SL amongst weakest debt affordability countries: Moody’s
Despite the country’s debt ratios have steadily improved during the last decade, Sri Lanka remains among the countries with the weakest debt affordability, a United States-based leading rating agency said.
“The fiscal burden of servicing this debt is high and interest payments amounted to as much as 38 percent of revenues in 2011. Debt affordability, according to this measure remains amongst the weakest of all rated sovereigns, barring that of Lebanon (B1/ Stable),” Moody’s Investor Services said in a special comment on the Sri Lankan economy.
Country’s debt to GDP has steadily improved from a peak of 105.6 percent in 2002 to 78.5 percent in 2011 because of strong economic growth and high inflation. However, the ratio deteriorated to 81 percent in 2012 due to the one off increase of Rs.278 billion in public debt as a result of the 10 percent depreciation of the rupee by December 2012.

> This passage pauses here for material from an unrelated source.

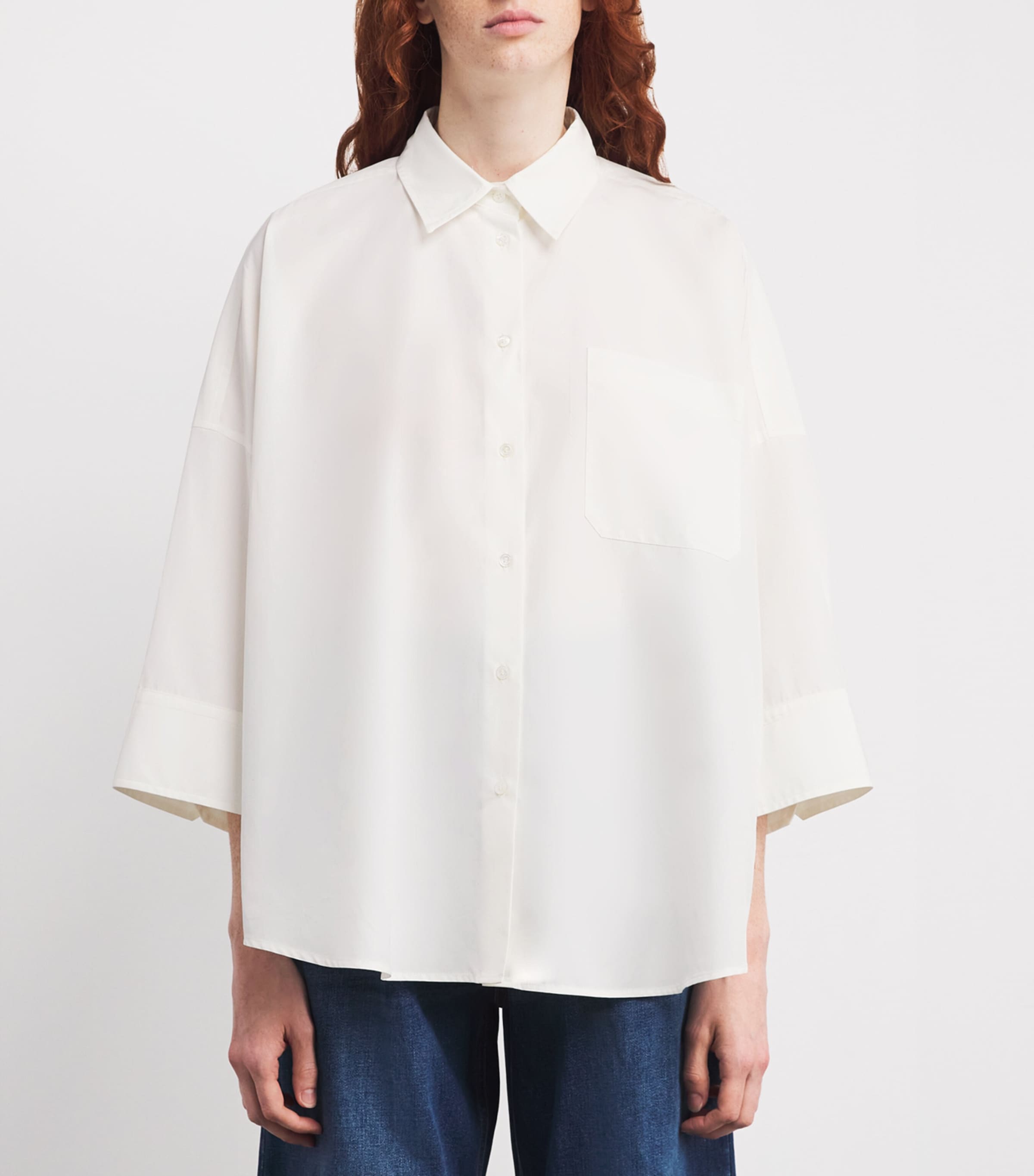 Cotton Cropped-Sleeve Shirt WHITE Image 3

“But this figure appears opti- mistic; in our view, the ratio likely came close to 85 percent. External debt has been primarily concessional in nature, but this trend is reversing as Sri Lanka has attained ‘middle income emerging market status’ and increasingly depends on commercial financing,” Moody’s opines.
On the fiscal front, while appreciating the efforts to narrow down the deficit to the targeted levels of 6.2 percent (though reportedly due to delays in current expenditure cash payments), Moody’s illustrat- ed that the country’s fiscal deficit remains significantly above the peer medians of around 3.6 percent.

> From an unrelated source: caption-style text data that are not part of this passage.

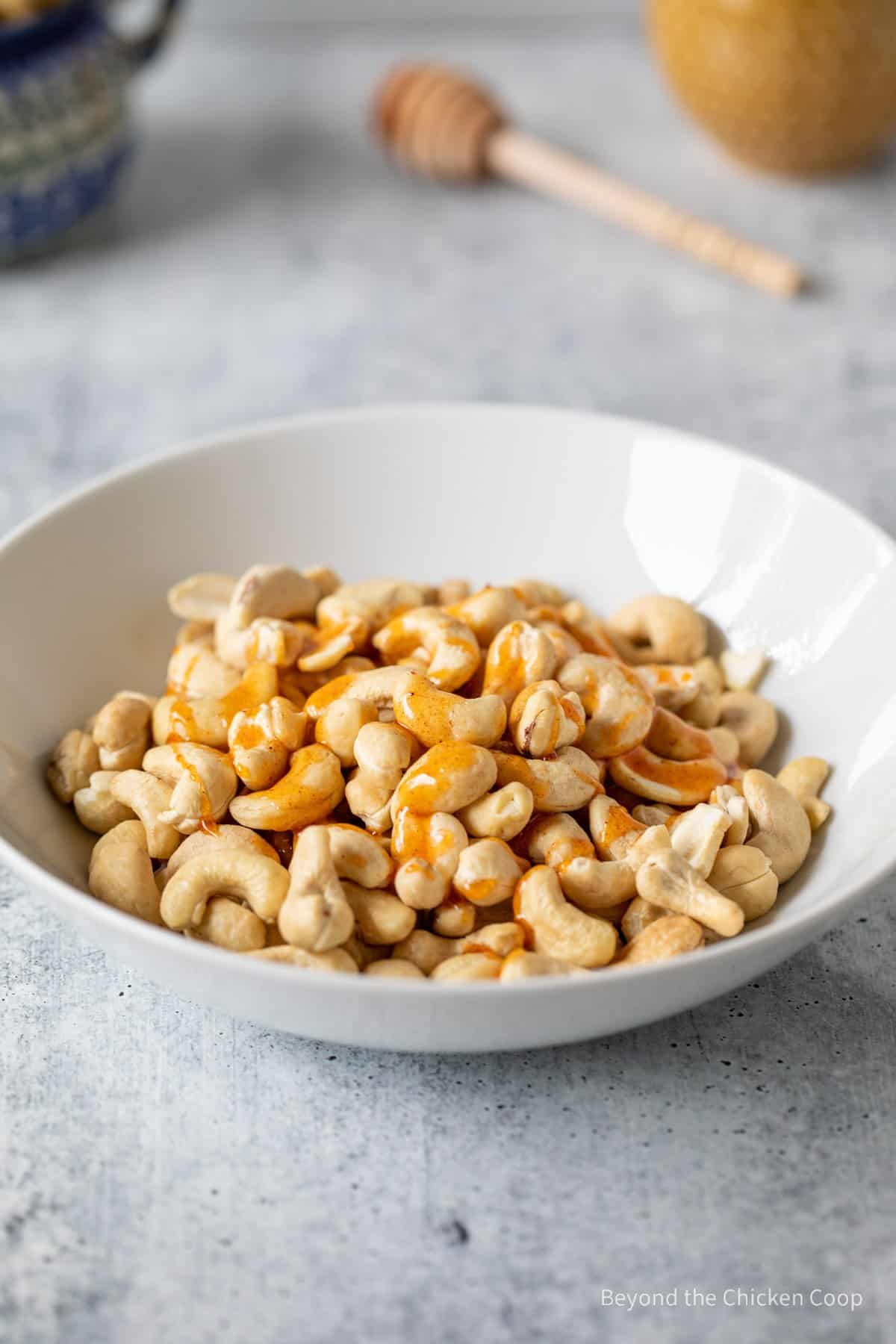 Cashews covered with a honey mixture.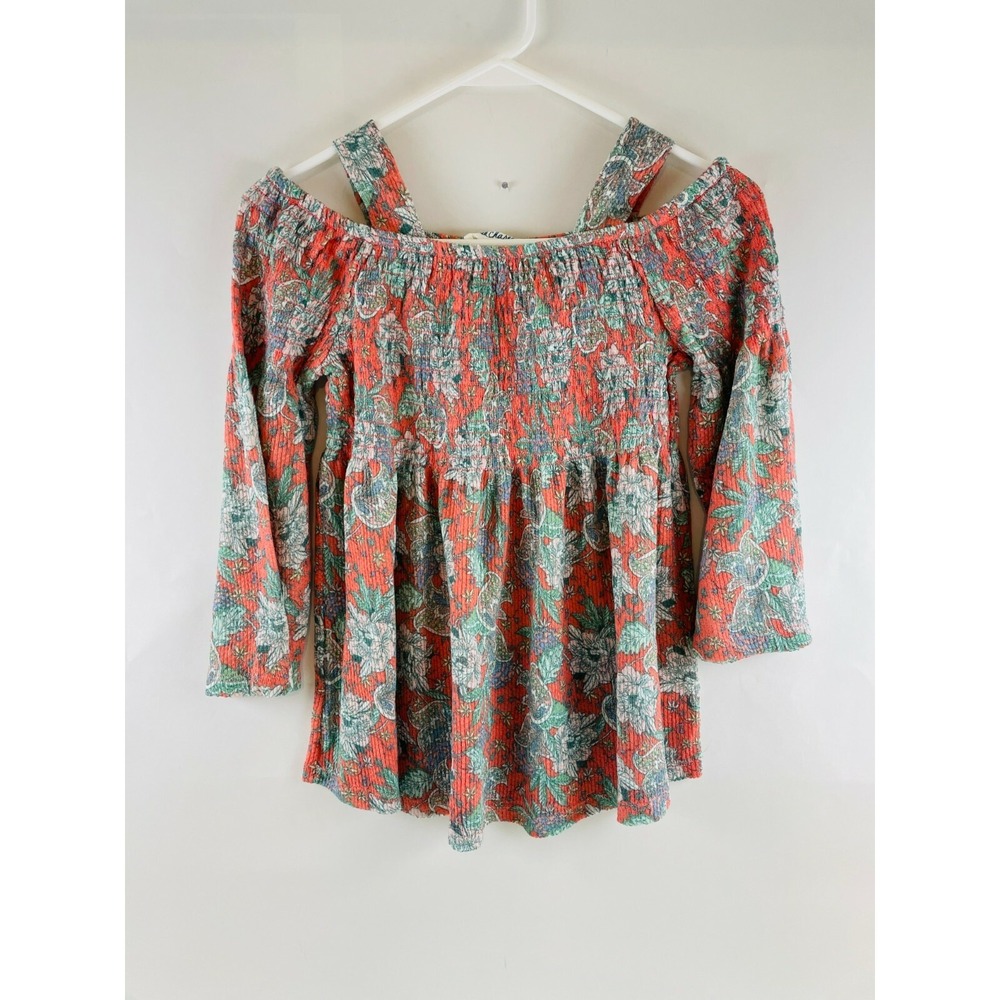 Cloud Chaser Blouse Girls Size Large Gray Red Ruffled Front Cold Shoulder NWT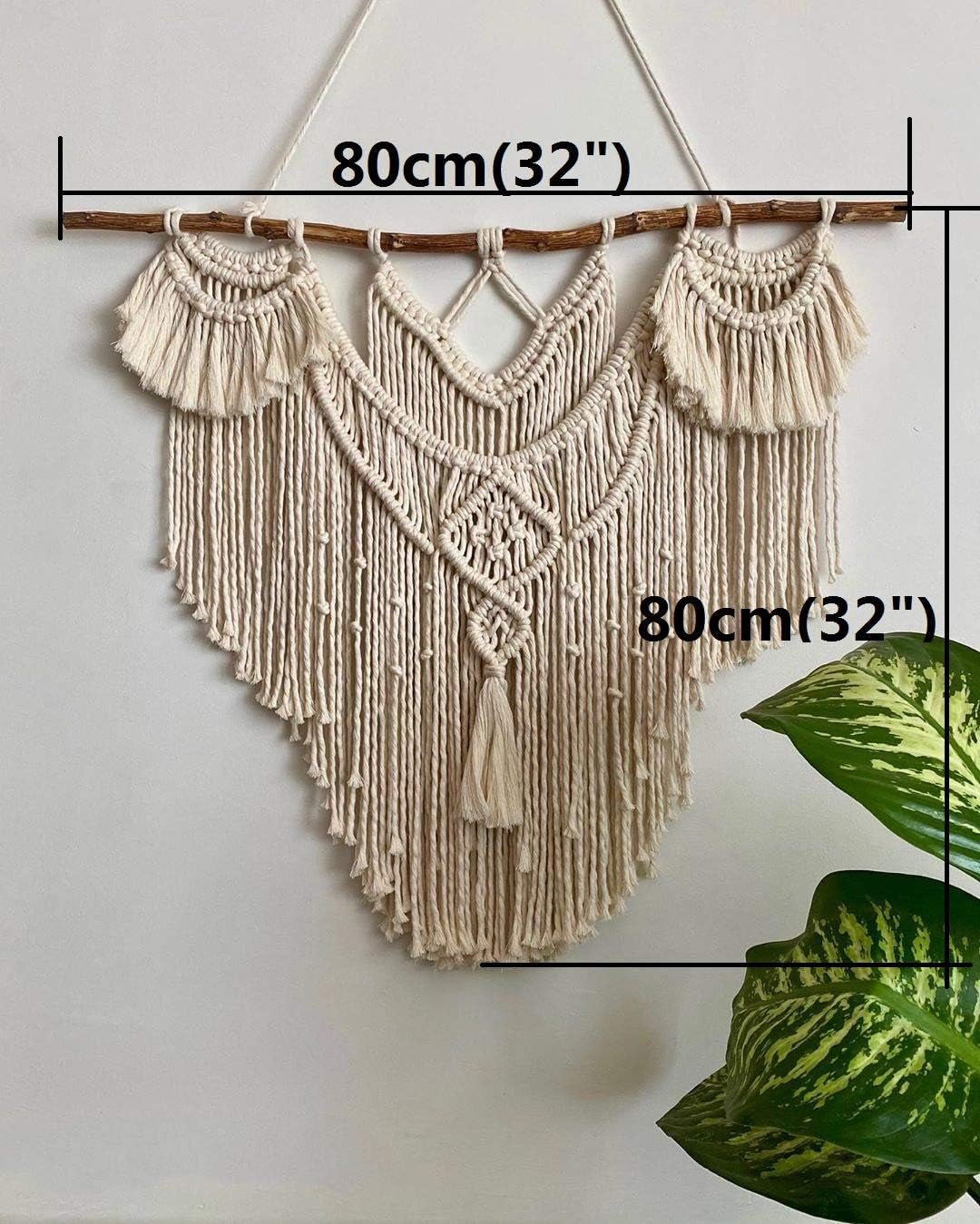 Großer natürlicher, böhmischer Wandteppich aus Treibholz über dem Kopfteil. Startseite – Accessoires und Dekorationen Naty Shop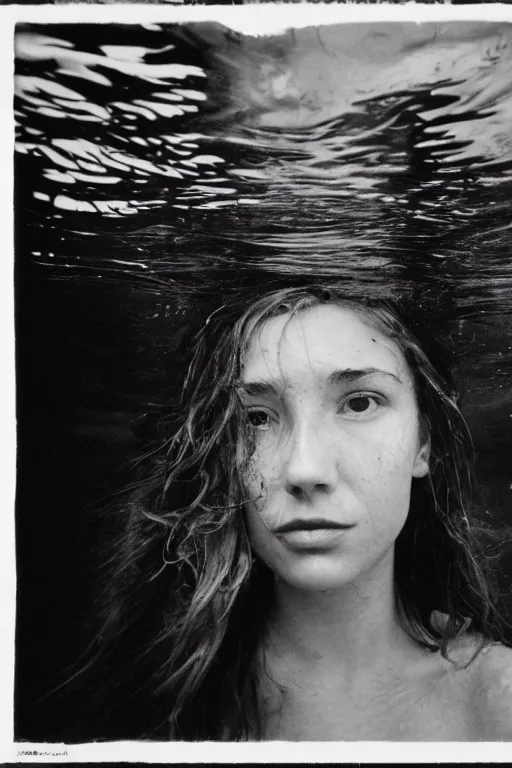 Image similar to film still, underwater view of young woman eyes, 35mm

This level of deficit is predominantly due to structural issues given a low revenue to the GDP ratio (at 14 percent of the GDP, this figure is amongst the lowest of all rated emerging market sovereigns), as well as high recurrent spending on interest payments, salaries and subsidies.

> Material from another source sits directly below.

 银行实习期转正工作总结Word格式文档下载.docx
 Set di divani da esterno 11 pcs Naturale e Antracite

“An important fiscal parameter that remains a drag on public finances is the performance of state-owned enterprises and specifically those in the transport and energy sector that are loss-making, largely because of uneconomical pricing policies. These impose significant contingent liabilities,” it said urging price reforms.
In 2012, the combined losses of the state oil and electricity companies, the Ceylon Petroleum Corporation and the Ceylon Electricity Board, increased to 2 percent of the GDP.
“On the other hand, reduced dependence on external financing of the deficit is a credit positive development (currently rated at B1/Positive). Deficit financing had been divided almost equally between foreign and domestic sources. For 2013, however, the budgeted share of foreign financing has been reduced to 17 percent, from 44 percent the previous year, while the share of domestic financing has increased to 83 percent from 56 percent in 2012,” Moody’s commented.